Financement terrorisme : comment une rançon de 50 millions a boosté al-qaïda au Mali

Une transaction financière de grande envergure, finalisée fin 2025 au Mali, a révélé l’ampleur des réseaux de financement des groupes armés liés à Al-Qaïda en Afrique de l’Ouest. Selon un rapport confidentiel de l’ONU consulté début 2026, le versement d’une rançon d’environ 50 millions de dollars pour la libération d’otages a directement alimenté les opérations du Jama’at Nusrat al-Islam wal-Muslimin (JNIM), tout en contribuant aux fonds de la direction centrale d’Al-Qaïda.

Une rançon aux conséquences stratégiques

Le document onusien, daté du 10 août 2026, ne précise ni l’identité des otages libérés ni celle des payeurs. Cependant, plusieurs sources locales et régionales pointent vers les Émirats arabes unis comme origine des fonds. Trois individus — un citoyen émirati, un Pakistanais et un Iranien — auraient été concernés par cette libération contre paiement. Interrogé sur ce cas précis, un porte-parole officiel des Émirats a maintenu une position générale : « Notre nation renforce sans relâche ses mécanismes de lutte contre le terrorisme et bloque systématiquement les circuits de financement des groupes extrémistes ».

Les investigations menées par les experts de l’ONU ont démontré que la majorité de la rançon a été redistribuée entre les différentes katibas (unités combattantes) du Sahel affiliées au JNIM. « Ces liquidités ont été déterminantes pour financer l’expansion militaire du groupe au Mali », souligne le rapport.

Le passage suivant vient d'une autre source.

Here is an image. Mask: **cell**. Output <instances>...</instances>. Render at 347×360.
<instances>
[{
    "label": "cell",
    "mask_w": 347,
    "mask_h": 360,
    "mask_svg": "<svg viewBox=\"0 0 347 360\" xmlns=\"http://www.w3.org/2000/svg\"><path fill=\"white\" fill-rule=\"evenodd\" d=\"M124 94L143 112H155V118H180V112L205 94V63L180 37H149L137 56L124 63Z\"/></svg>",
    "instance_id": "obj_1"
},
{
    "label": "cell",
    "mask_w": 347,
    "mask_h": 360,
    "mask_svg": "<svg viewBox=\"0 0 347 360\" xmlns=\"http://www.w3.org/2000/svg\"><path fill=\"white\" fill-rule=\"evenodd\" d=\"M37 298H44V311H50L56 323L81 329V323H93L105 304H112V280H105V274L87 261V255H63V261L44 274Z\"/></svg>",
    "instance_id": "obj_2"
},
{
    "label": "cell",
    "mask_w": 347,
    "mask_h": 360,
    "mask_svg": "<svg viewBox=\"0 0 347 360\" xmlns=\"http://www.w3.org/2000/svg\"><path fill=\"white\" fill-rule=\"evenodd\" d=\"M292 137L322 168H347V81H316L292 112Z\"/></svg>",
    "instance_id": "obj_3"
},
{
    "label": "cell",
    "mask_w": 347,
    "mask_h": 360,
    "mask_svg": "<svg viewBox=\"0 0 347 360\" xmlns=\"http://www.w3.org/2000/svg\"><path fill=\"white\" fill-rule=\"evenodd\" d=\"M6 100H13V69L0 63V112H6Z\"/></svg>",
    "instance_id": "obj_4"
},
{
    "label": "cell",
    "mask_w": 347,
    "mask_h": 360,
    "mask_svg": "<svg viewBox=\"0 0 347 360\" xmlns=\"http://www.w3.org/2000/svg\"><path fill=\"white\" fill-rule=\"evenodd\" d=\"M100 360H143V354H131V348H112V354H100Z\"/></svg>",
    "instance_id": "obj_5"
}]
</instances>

Une partie des fonds a également transité par Al-Qaïda au Maghreb islamique avant d’atteindre la direction centrale de l’organisation terroriste et sa branche yéménite.

Le JNIM, une menace en pleine croissance

Avec une estimation de 7 000 à 8 000 combattants actifs dans la région du Sahel, dont la moitié déployée au Mali, le JNIM représente aujourd’hui l’une des principales menaces sécuritaires en Afrique de l’Ouest. Les données recueillies par les services de renseignement révèlent une escalade des actions violentes ces derniers mois :

  • Avril 2026 : une attaque audacieuse contre Bamako, la capitale malienne, entraînant la mort du ministre de la Défense en exercice.
  • Juin 2026 : le groupe a proposé plusieurs millions d’euros en échange d’informations permettant d’atteindre le président malien.

Les spécialistes du contre-terrorisme confirment que les rançons versées pour la libération d’étrangers oscillent généralement entre 4 et 6 millions de dollars. Pour les Nations Unies, cette stratégie illustre une tactique délibérée du JNIM : « Les enlèvements massifs ne sont pas seulement une source de revenus, mais également un outil pour saper la crédibilité des institutions étatiques et semer le chaos ».

Un système de financement qui échappe aux contrôles

Les experts soulignent l’ingéniosité des circuits utilisés pour blanchir ces fonds. Les transferts s’appuient sur des réseaux informels, des intermédiaires locaux et des pays tiers, rendant les investigations particulièrement complexes. La rapidité avec laquelle ces sommes sont réinvesties dans la logistique, l’armement et la propagande terroriste pose un défi majeur aux autorités régionales et internationales dans la lutte contre l’extrémisme violent.